Kaysie Smashey
- Country (sports): United States
- Born: April 11, 1980 (age 45) El Paso, Texas, United States
- Plays: Right-handed
- Prize money: US$ 30,104

Singles
- Career record: 47–60
- Highest ranking: No. 451 (October 25, 2004)

Doubles
- Career record: 88–61
- Career titles: 4 ITF
- Highest ranking: No. 146 (July 4, 2005)

= Kaysie Smashey =

American tennis player

Kaysie Smashey (born April 11, 1980) is an American former professional tennis player.

Smashey, who was born and raised in El Paso, played college tennis on a scholarship for the Texas Longhorns between 1999 and 2002. On the professional tour, Smashey reached a best ranking of 451 in singles and 146 in doubles. She made four doubles main-draw appearances on the WTA Tour, with her best performance a quarterfinal appearance at Memphis in 2005. Her four ITF doubles titles included the $50,000 Waikoloa tournament.

## PROMPT 1
Copy the passage of the Kaysie Smashey profile between "Smashey, who was" and "the $50,000 Waikoloa tournament.", inclusive.

## DATA TO USE
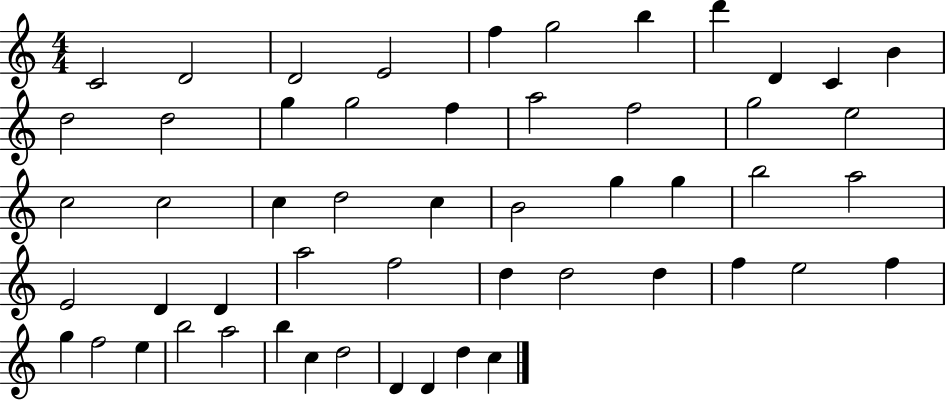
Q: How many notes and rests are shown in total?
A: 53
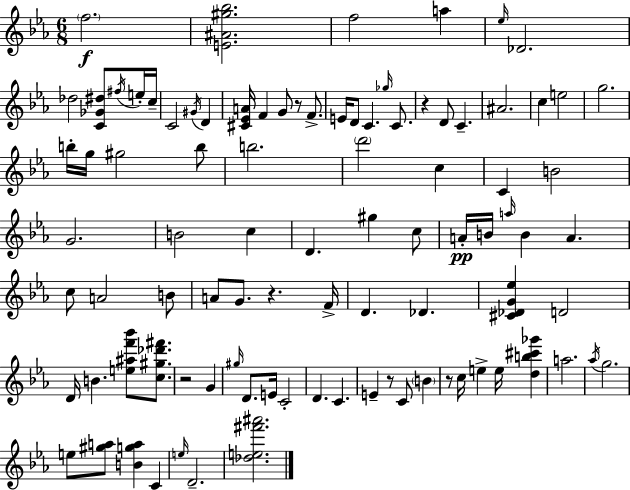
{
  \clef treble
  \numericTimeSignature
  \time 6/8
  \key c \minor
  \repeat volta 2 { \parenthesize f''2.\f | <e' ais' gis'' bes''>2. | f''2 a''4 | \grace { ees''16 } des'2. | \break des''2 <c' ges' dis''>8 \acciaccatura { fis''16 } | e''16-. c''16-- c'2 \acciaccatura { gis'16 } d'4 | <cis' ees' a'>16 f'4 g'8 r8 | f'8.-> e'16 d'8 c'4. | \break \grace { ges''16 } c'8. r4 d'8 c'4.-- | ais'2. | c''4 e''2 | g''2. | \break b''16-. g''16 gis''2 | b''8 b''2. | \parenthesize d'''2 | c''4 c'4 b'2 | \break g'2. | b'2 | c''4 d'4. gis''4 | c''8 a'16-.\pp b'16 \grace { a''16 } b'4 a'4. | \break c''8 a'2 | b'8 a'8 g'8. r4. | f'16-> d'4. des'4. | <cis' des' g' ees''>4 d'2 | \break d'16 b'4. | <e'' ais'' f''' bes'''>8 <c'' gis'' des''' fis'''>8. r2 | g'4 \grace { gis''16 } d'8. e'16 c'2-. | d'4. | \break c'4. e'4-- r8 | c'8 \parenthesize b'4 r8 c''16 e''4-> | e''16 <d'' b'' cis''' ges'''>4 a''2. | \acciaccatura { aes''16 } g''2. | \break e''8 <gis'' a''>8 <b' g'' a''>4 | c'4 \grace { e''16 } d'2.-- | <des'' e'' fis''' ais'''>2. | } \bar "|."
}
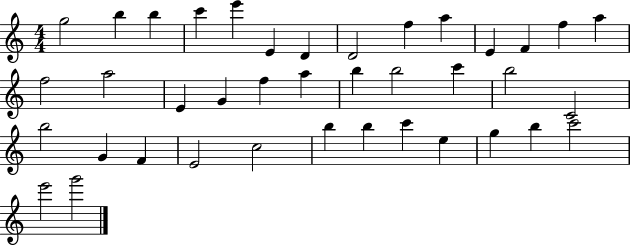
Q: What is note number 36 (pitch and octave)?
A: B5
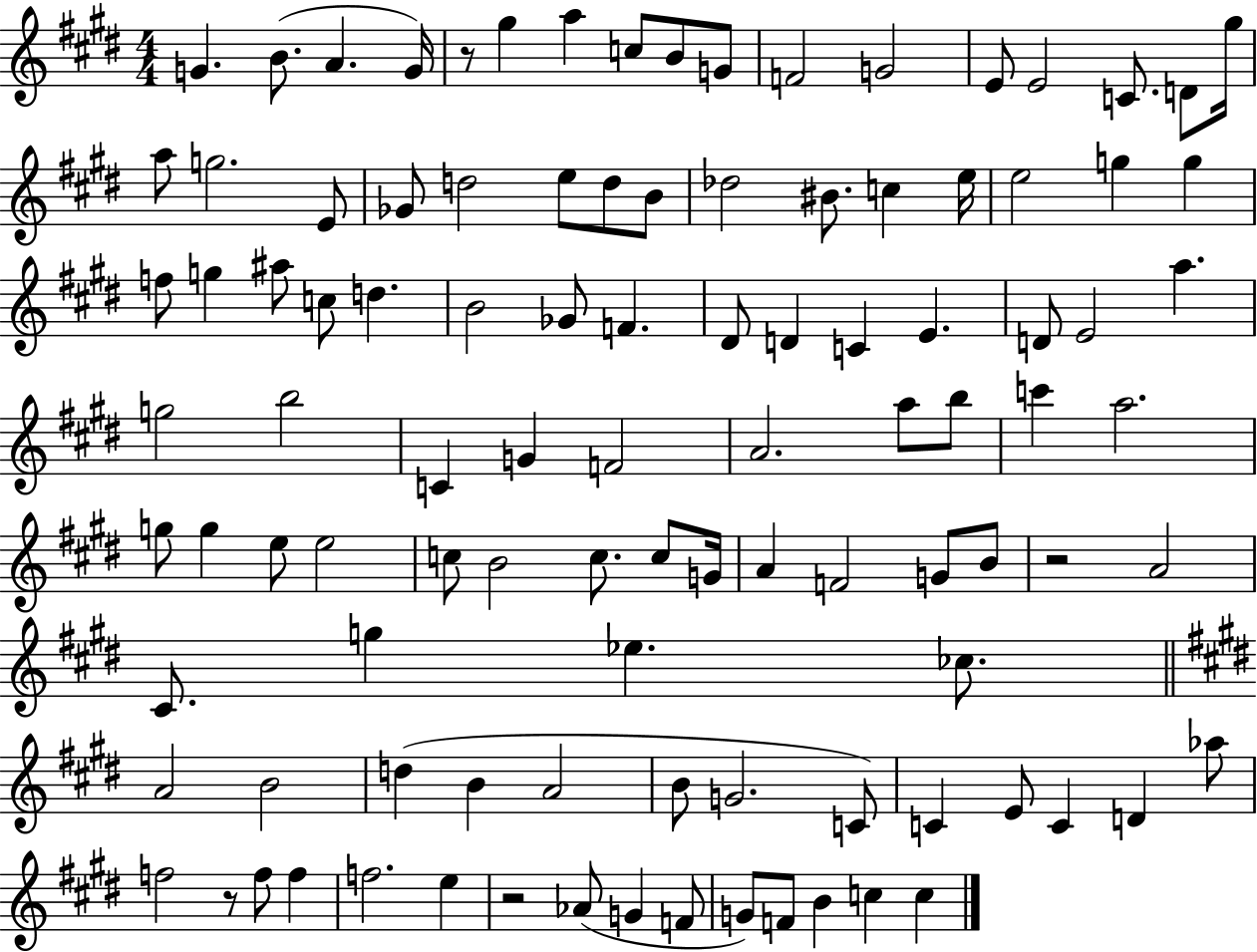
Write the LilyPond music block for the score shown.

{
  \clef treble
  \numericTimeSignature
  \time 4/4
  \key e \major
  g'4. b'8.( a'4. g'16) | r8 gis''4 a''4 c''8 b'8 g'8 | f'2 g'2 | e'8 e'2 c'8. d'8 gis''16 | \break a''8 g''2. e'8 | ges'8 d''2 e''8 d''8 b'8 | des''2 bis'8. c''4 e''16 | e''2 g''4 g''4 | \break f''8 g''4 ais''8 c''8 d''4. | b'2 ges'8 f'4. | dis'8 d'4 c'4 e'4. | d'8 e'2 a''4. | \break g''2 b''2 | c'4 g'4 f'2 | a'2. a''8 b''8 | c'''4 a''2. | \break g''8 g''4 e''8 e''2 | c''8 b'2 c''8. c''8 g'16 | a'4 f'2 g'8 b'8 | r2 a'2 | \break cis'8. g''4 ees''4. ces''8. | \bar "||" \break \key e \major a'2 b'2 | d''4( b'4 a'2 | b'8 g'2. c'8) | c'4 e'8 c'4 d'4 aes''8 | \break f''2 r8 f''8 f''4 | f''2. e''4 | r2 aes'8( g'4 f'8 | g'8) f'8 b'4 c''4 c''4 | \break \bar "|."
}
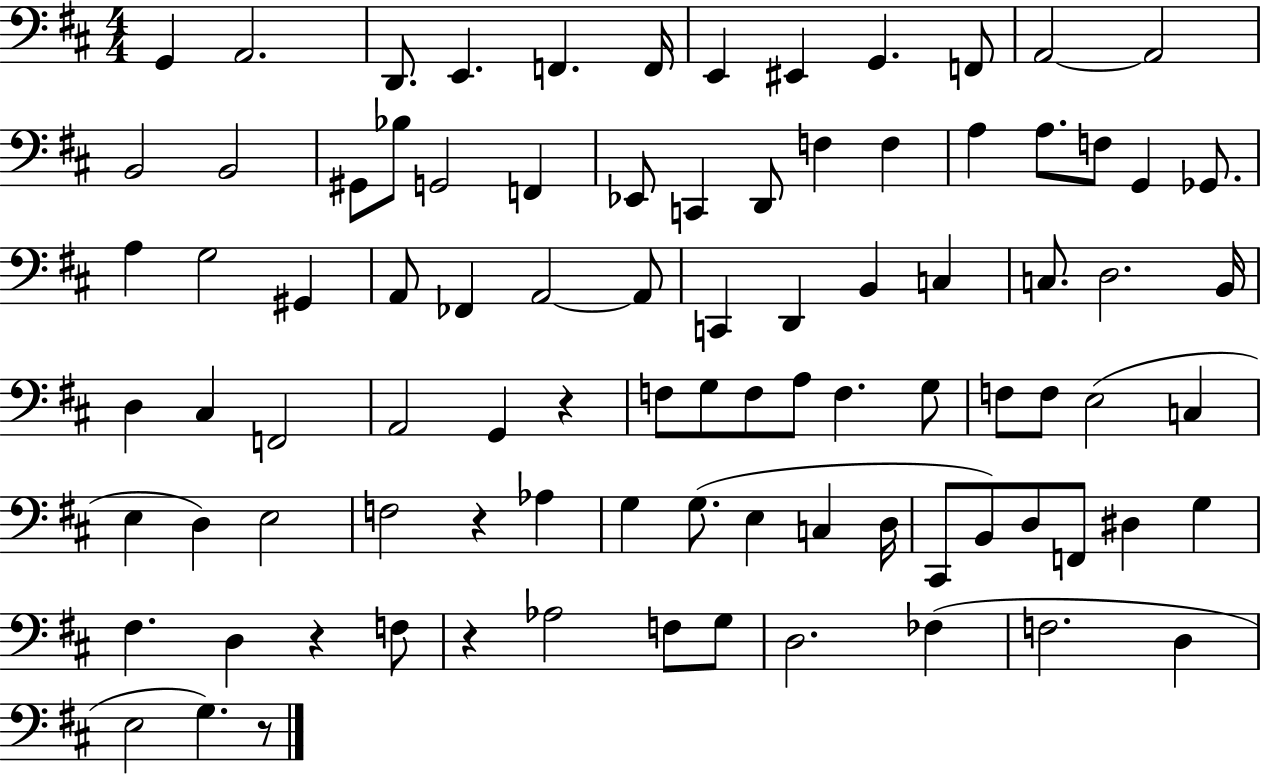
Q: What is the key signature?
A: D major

==

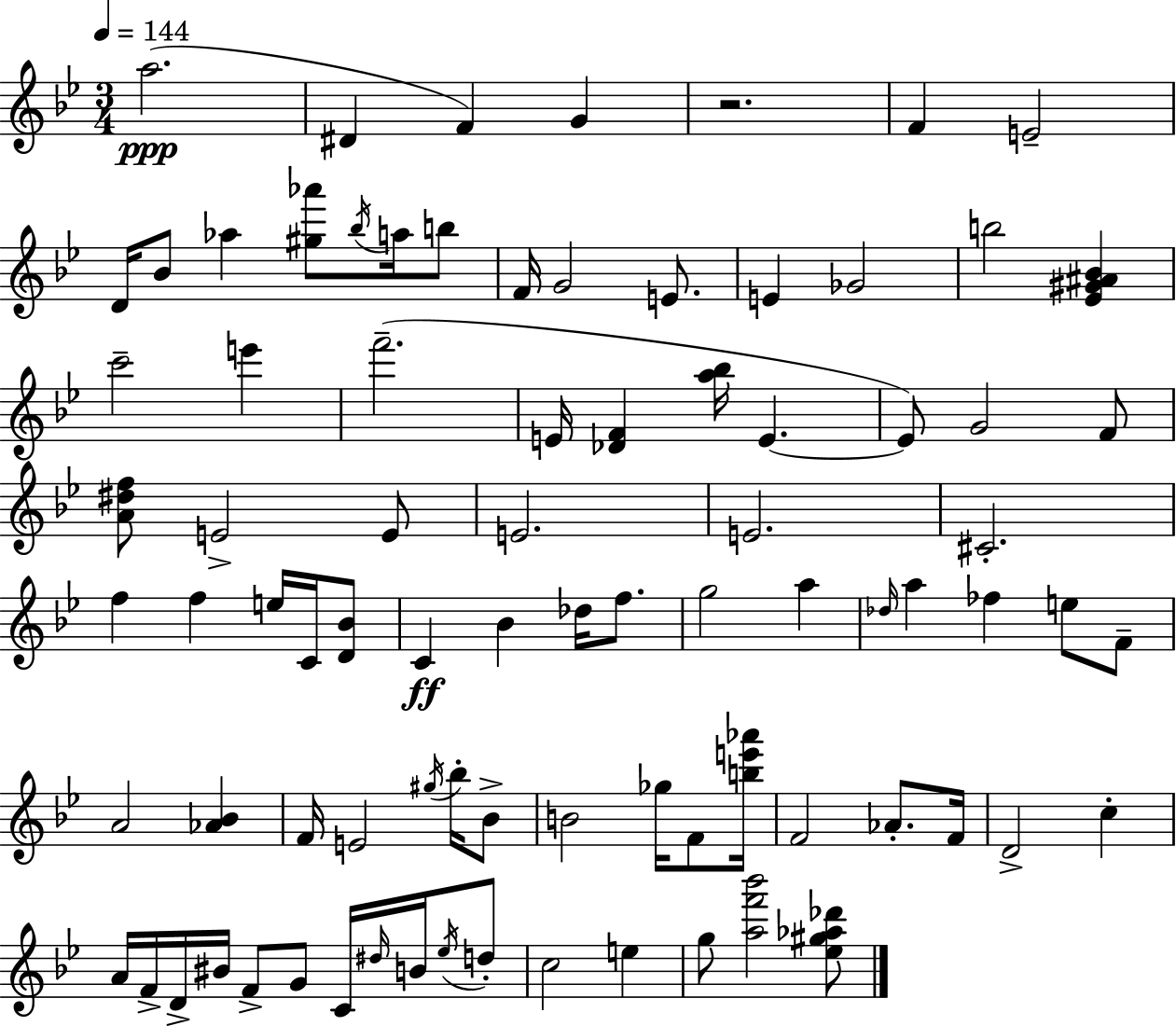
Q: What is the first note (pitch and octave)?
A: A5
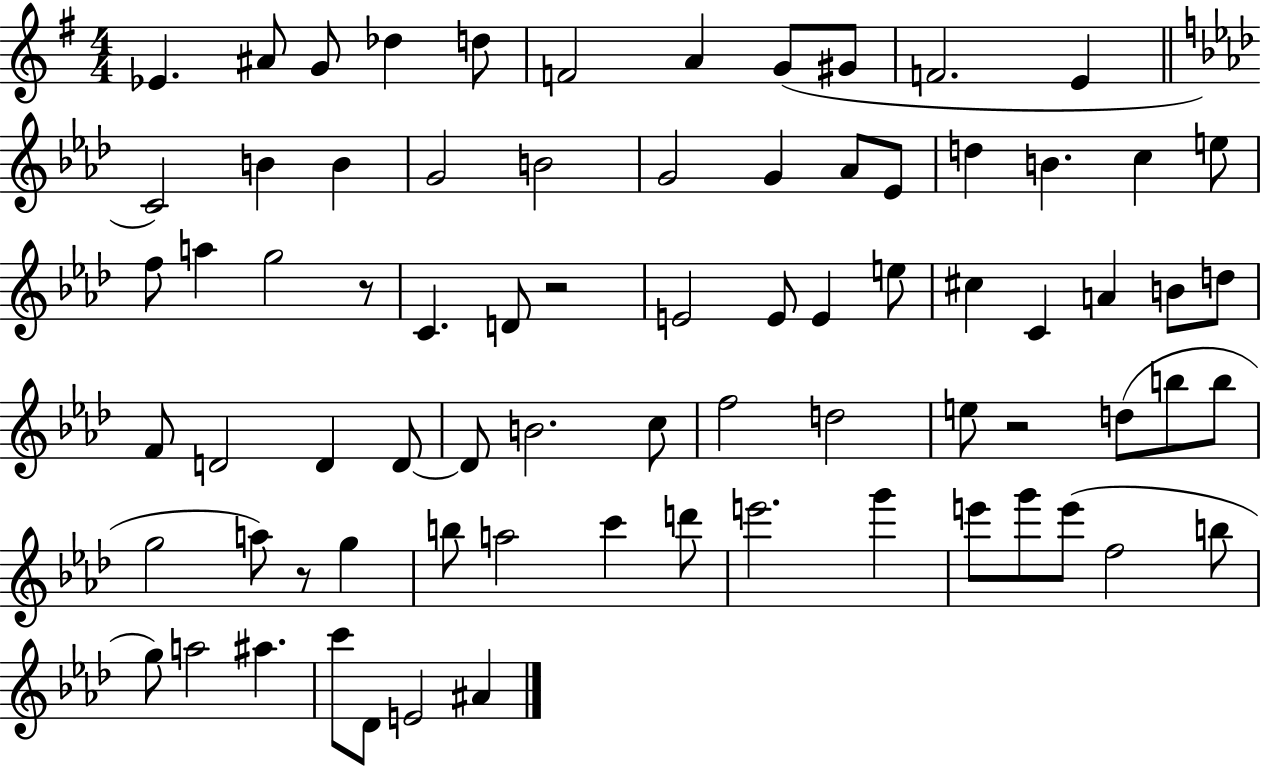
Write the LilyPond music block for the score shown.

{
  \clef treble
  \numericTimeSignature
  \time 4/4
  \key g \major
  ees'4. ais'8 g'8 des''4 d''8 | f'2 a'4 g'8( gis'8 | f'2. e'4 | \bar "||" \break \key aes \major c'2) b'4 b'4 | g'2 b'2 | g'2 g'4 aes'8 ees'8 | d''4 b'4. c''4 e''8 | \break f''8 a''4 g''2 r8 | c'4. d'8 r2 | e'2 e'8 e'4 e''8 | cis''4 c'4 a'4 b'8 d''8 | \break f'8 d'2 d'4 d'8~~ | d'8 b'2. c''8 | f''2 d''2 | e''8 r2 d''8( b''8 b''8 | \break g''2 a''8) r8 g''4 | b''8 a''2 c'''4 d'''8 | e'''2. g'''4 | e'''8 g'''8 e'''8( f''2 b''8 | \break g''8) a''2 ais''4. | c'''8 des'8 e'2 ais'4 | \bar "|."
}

## PROMPT 2
Select every row that contains the string "octave", with case counting.

## CORRECT ANSWER 1
Smashey, who was born and raised in El Paso, played college tennis on a scholarship for the Texas Longhorns between 1999 and 2002. On the professional tour, Smashey reached a best ranking of 451 in singles and 146 in doubles. She made four doubles main-draw appearances on the WTA Tour, with her best performance a quarterfinal appearance at Memphis in 2005. Her four ITF doubles titles included the $50,000 Waikoloa tournament.

## CORRECT ANSWER 2
Q: What is note number 36 (pitch and octave)?
Q: What is the first note (pitch and octave)?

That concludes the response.